F. Reid Buckley, R. I. P.

By Pádraic O’Bannon

04/17/2014

F. Reid Buckley, R. I. P.

F. Reid Buckley, one of the lesser known Buckleys and brother to William F., has died. The New York Times’ obituary included the novelist’s thoughts on immigration and who, exactly, we let into the country:

His political writing was considered less polite and even-tempered than his brother’s. A column he wrote in the journal Southern Partisan in 1984 drew particularly sharp criticism for its assertion that a whole range of racial and ethnic groups had “no temperament for democracy.”

“It may be impolite and unpolitic to bring the subject up,” he wrote, “but can our democratic system endure unless we close up the frontiers to peoples who are not … predisposed to honor its assumptions?” [F. Reid Buckley, Novelist and Columnist, Dies at 83, By Paul Vitello April 16, 2014]

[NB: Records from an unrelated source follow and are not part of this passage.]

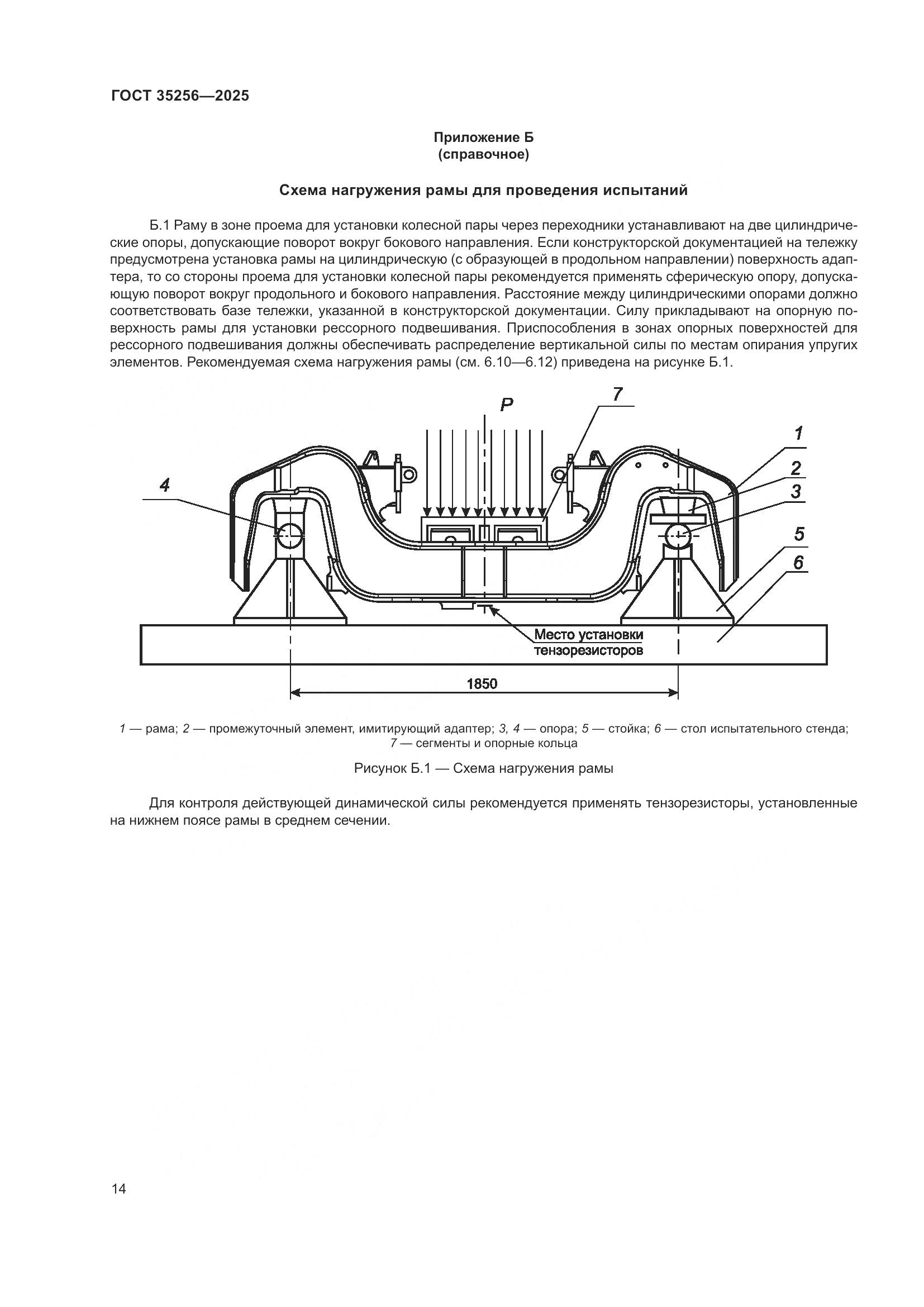 ГОСТ 35256—2025

Приложение Б
(справочное)

Схема нагружения рамы для проведения испытаний

Б.1 Раму в зоне проема для установки колесной пары через переходники устанавливают на две цилиндрические опоры, допускающие поворот вокруг бокового направления. Если конструкторской документацией на тележку предусмотрена установка рамы на цилиндрическую (с образующей в продольном направлении) поверхность адаптера, то со стороны проема для установки колесной пары рекомендуется применять сферическую опору, допускающую поворот вокруг продольного и бокового направления. Расстояние между цилиндрическими опорами должно соответствовать базе тележки, указанной в конструкторской документации. Силу прикладывают на опорную поверхность рамы для установки рессорного подвешивания. Приспособления в зонах опорных поверхностей для рессорного подвешивания должны обеспечивать распределение вертикальной силы по местам опирания упругих элементов. Рекомендуемая схема нагружения рамы (см. 6.10—6.12) приведена на рисунке Б.1.

P
7
1
2
3
4
5
6
Место установки тензорезисторов
1850

1 — рама; 2 — промежуточный элемент, имитирующий адаптер; 3, 4 — опора; 5 — стойка; 6 — стол испытательного стенда; 7 — сегменты и опорные кольца

Рисунок Б.1 — Схема нагружения рамы

Для контроля действующей динамической силы рекомендуется применять тензорезисторы, установленные на нижнем поясе рамы в среднем сечении.

14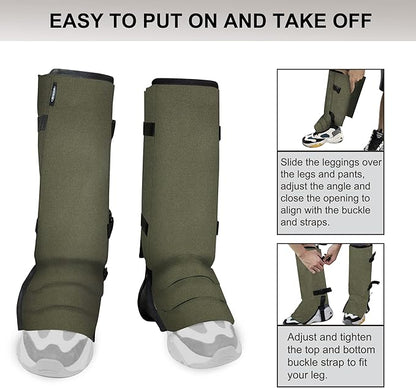 EASY TO PUT ON AND TAKE OFF

Slide the leggings over the legs and pants, adjust the angle and close the opening to align with the buckle and straps.

Adjust and tighten the top and bottom buckle strap to fit your leg.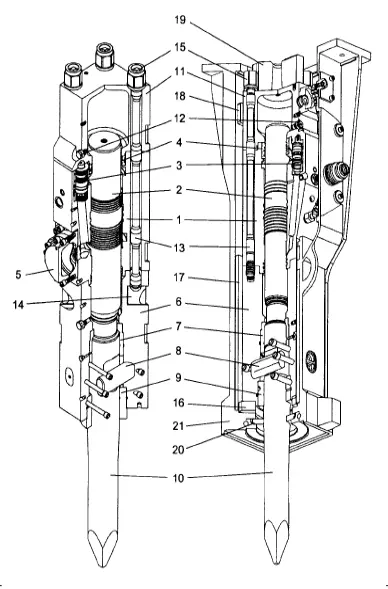 19
15
11
18
12
4
3
2
1
13
5
17
14
6
7
8
9
16
21
20
10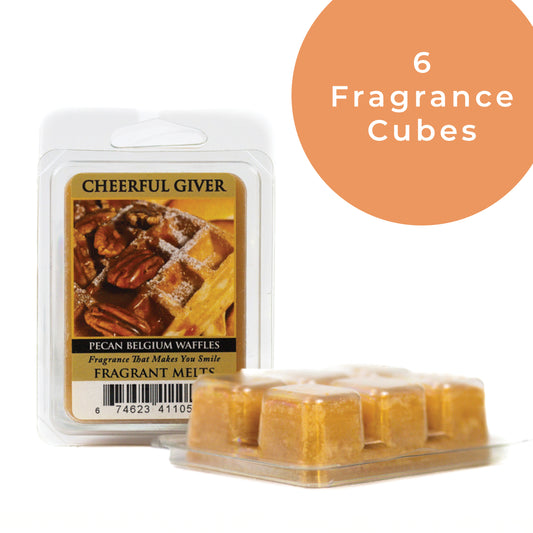 6
Fragrance
Cubes

CHEERFUL GIVER

PECAN BELGIUM WAFFLES
Fragrance That Makes You Smile
FRAGRANT MELTS

6 74623 41105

Imagine what would happen if he uttered that sentiment today, in this age of the “credal nation,” when anyone who wears a T-shirt, eats at McDonald’s and mouths a few Enlightenment platitudes from the Declaration can be an American. And one wonders what the “girly boys” at today’s National Review thought about it, if they even knew he uttered such a heresy.